# Emotion Recognition in Voice Recordings
##### Joseph Golubchik (209195353), Johann Thuillier (336104120), Shlomi Wenberger (203179403)

The aim of our project is to use logistic regression to classify a persons emotional state from a recording of him speaking.  

## Dataset
The dataset we used is “The Ryerson Audio-Visual Database of Emotional Speech and Song (RAVDESS)”  
https://zenodo.org/record/1188976  

The database contains 24 professional actors (12 female, 12 male), vocalizing two lexically-matched statements in a neutral North American accent. Speech includes calm, happy, sad, angry, fearful, surprise, and disgust expressions, and song contains calm, happy, sad, angry, and fearful emotions.
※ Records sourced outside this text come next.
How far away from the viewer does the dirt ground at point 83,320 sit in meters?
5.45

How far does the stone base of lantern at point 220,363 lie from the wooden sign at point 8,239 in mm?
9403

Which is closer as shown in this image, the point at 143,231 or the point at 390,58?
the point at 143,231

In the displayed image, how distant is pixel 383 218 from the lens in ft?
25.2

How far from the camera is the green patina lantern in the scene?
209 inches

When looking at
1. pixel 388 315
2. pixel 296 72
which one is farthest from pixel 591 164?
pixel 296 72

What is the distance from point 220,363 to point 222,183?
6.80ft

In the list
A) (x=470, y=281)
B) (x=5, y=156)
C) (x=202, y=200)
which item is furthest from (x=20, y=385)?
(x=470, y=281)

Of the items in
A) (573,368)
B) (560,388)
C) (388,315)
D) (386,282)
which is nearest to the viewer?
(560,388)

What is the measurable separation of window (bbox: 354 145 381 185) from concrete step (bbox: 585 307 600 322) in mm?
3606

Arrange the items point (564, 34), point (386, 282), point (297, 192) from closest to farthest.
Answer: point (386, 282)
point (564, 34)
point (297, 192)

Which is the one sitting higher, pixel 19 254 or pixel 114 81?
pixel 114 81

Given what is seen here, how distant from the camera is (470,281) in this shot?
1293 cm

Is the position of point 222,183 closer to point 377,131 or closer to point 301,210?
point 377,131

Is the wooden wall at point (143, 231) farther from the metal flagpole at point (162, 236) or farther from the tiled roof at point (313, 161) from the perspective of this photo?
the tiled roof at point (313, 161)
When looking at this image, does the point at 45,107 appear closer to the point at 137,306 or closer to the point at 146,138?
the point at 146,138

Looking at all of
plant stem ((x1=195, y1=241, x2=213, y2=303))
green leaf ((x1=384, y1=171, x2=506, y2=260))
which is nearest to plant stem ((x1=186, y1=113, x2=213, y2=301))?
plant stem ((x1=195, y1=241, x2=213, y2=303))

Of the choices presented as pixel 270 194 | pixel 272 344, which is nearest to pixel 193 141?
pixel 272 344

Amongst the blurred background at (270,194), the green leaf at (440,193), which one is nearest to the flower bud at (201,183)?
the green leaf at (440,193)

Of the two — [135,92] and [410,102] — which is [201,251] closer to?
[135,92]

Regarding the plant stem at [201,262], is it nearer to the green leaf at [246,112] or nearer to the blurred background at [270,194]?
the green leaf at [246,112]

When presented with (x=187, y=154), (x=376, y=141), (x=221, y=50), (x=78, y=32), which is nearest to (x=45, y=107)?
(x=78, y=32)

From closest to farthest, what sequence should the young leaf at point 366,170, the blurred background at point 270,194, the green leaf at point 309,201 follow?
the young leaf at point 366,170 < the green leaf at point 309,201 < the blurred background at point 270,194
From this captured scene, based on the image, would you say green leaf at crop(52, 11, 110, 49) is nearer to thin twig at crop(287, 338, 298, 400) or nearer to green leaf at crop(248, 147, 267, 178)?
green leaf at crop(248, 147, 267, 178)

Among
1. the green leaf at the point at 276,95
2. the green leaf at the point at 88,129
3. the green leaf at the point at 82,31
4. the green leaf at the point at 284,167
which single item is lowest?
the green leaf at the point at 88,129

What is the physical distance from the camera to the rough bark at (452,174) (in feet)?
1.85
Each expression is produced at two levels of emotional intensity (normal, strong), with an additional neutral expression. All conditions are available in three modality formats: Audio-only (16bit, 48kHz .wav), Audio-Video (720p H.264, AAC 48kHz, .mp4), and Video-only (no sound). We used only the speach files and not the song files, and used only the audio files and not the videos.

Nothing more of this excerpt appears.